■ **What the task requires**
Starting at the line that contains "Using this image", restate each line word for word through the final line of the data, keeping both ends.

───── Records for this task ─────

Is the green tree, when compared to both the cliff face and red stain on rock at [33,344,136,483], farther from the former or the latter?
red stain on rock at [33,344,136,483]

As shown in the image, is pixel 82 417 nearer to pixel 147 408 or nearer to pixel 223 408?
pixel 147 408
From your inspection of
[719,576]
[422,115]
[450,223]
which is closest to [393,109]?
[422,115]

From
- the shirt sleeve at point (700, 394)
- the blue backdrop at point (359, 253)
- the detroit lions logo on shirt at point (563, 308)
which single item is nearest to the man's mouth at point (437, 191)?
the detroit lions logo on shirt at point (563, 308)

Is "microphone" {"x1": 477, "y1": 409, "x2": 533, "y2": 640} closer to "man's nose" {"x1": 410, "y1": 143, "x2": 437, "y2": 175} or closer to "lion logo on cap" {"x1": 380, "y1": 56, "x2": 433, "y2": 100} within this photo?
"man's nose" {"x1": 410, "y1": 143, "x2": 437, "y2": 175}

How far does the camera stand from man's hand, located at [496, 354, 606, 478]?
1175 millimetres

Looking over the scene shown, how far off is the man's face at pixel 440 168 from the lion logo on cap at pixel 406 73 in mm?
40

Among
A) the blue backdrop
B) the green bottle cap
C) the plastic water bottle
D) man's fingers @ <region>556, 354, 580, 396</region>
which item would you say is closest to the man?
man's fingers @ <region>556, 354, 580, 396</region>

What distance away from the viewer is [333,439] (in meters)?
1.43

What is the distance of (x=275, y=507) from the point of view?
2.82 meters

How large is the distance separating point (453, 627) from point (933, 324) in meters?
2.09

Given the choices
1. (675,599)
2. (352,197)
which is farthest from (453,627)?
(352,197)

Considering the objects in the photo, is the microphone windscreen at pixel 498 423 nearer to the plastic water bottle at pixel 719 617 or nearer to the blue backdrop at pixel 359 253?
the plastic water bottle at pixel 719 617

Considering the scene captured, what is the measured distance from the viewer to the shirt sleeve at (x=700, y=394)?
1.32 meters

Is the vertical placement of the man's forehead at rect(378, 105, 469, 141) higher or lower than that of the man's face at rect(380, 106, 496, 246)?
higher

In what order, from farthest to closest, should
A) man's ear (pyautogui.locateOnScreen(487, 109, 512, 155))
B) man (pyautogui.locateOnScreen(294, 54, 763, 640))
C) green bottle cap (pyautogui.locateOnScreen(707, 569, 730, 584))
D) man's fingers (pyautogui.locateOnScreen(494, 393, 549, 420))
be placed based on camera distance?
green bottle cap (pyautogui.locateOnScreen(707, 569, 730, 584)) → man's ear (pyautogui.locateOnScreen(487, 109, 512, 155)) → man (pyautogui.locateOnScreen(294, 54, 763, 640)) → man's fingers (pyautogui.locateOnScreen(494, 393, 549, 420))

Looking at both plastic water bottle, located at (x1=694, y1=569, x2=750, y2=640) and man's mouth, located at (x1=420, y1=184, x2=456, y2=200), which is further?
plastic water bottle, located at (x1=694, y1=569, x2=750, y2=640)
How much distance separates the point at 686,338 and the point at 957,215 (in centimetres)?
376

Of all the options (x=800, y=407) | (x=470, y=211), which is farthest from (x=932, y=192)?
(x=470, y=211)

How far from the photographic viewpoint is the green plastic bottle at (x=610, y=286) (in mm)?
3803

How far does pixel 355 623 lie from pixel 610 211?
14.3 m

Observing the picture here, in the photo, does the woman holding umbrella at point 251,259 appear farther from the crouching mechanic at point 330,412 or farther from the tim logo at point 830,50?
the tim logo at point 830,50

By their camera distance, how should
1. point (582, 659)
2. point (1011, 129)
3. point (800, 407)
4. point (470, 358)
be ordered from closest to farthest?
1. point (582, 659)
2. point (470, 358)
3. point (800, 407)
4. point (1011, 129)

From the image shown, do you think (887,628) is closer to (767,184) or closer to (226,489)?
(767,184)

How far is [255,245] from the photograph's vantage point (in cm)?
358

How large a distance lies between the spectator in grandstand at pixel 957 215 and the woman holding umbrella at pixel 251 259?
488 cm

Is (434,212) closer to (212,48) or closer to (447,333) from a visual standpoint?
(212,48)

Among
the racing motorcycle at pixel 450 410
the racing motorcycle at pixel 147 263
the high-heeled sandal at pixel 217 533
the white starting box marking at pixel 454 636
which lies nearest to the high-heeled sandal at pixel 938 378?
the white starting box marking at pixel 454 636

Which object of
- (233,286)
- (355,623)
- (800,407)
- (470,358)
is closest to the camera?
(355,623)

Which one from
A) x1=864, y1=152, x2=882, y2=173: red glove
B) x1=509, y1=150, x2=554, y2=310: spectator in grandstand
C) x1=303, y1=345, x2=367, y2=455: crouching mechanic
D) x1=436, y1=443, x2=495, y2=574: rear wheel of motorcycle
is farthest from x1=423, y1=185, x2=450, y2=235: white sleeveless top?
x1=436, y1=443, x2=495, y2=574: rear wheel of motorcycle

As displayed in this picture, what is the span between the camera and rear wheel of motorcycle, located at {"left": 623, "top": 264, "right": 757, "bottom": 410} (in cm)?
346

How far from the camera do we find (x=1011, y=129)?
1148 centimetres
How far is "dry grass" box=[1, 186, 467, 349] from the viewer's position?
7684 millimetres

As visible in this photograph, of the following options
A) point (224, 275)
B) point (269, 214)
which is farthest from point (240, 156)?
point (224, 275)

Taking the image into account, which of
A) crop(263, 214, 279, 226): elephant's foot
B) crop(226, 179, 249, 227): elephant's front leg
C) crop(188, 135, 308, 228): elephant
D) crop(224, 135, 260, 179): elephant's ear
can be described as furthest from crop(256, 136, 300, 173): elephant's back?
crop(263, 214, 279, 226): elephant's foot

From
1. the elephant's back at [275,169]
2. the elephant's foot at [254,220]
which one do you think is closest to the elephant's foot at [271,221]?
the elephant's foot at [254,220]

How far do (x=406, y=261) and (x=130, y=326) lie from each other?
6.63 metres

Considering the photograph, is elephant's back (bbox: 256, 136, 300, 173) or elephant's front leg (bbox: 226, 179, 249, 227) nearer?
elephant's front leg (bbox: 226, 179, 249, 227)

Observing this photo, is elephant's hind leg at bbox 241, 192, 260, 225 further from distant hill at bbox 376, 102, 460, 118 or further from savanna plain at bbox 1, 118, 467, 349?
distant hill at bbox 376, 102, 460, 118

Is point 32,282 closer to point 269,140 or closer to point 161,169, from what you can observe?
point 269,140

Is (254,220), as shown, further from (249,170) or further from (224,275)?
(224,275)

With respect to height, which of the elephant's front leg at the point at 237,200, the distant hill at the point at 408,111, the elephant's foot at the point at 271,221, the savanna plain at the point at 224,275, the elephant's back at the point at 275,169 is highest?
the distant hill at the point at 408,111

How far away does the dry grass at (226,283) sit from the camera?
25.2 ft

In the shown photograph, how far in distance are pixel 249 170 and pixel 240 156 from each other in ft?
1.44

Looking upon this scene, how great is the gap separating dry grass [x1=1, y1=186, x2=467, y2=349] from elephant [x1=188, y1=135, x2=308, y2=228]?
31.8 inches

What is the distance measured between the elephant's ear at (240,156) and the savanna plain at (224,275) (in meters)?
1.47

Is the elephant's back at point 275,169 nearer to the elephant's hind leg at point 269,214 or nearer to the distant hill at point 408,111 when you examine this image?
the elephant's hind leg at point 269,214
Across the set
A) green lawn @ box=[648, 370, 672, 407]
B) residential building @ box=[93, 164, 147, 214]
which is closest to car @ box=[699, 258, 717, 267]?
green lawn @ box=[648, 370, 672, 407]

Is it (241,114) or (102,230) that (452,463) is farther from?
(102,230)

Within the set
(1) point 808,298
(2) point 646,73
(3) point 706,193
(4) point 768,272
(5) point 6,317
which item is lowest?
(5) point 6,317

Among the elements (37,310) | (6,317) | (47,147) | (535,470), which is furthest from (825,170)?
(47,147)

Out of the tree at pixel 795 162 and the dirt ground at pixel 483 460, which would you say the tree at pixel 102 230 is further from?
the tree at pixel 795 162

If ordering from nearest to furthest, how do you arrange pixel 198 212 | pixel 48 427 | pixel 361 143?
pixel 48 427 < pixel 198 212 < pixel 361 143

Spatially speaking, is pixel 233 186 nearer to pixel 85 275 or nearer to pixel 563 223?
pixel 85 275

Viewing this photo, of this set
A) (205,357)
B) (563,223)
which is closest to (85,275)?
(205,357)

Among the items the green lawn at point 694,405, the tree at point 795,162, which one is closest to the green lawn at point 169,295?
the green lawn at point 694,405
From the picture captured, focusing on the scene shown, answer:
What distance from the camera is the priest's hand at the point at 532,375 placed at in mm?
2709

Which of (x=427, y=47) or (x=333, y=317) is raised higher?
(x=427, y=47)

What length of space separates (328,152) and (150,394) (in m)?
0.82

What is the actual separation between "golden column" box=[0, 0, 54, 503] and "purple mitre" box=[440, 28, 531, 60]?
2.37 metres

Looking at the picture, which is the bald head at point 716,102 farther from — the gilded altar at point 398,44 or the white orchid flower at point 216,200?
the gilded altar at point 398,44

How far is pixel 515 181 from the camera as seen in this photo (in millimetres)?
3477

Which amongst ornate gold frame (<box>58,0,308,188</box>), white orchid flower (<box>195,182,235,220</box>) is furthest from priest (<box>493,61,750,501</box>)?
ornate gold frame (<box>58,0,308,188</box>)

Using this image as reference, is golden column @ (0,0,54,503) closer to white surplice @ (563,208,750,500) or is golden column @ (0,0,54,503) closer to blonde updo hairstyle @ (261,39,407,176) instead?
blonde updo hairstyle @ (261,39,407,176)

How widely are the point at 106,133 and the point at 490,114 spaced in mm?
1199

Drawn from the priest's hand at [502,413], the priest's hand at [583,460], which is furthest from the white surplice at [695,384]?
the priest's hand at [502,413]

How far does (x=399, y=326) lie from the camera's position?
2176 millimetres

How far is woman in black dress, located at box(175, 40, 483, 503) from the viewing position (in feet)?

─────

■ **Result of the task**
Using this image as reference, is golden column @ (0,0,54,503) closer to white surplice @ (563,208,750,500) or is golden column @ (0,0,54,503) closer to blonde updo hairstyle @ (261,39,407,176) instead?
blonde updo hairstyle @ (261,39,407,176)

How widely are the point at 106,133 and the point at 490,114 spaced in mm?
1199

Drawn from the priest's hand at [502,413], the priest's hand at [583,460], which is furthest from the white surplice at [695,384]?
the priest's hand at [502,413]

How far does (x=399, y=326) lie from the camera's position?
2176 millimetres

How far is woman in black dress, located at box(175, 40, 483, 503) from the viewing position (in feet)?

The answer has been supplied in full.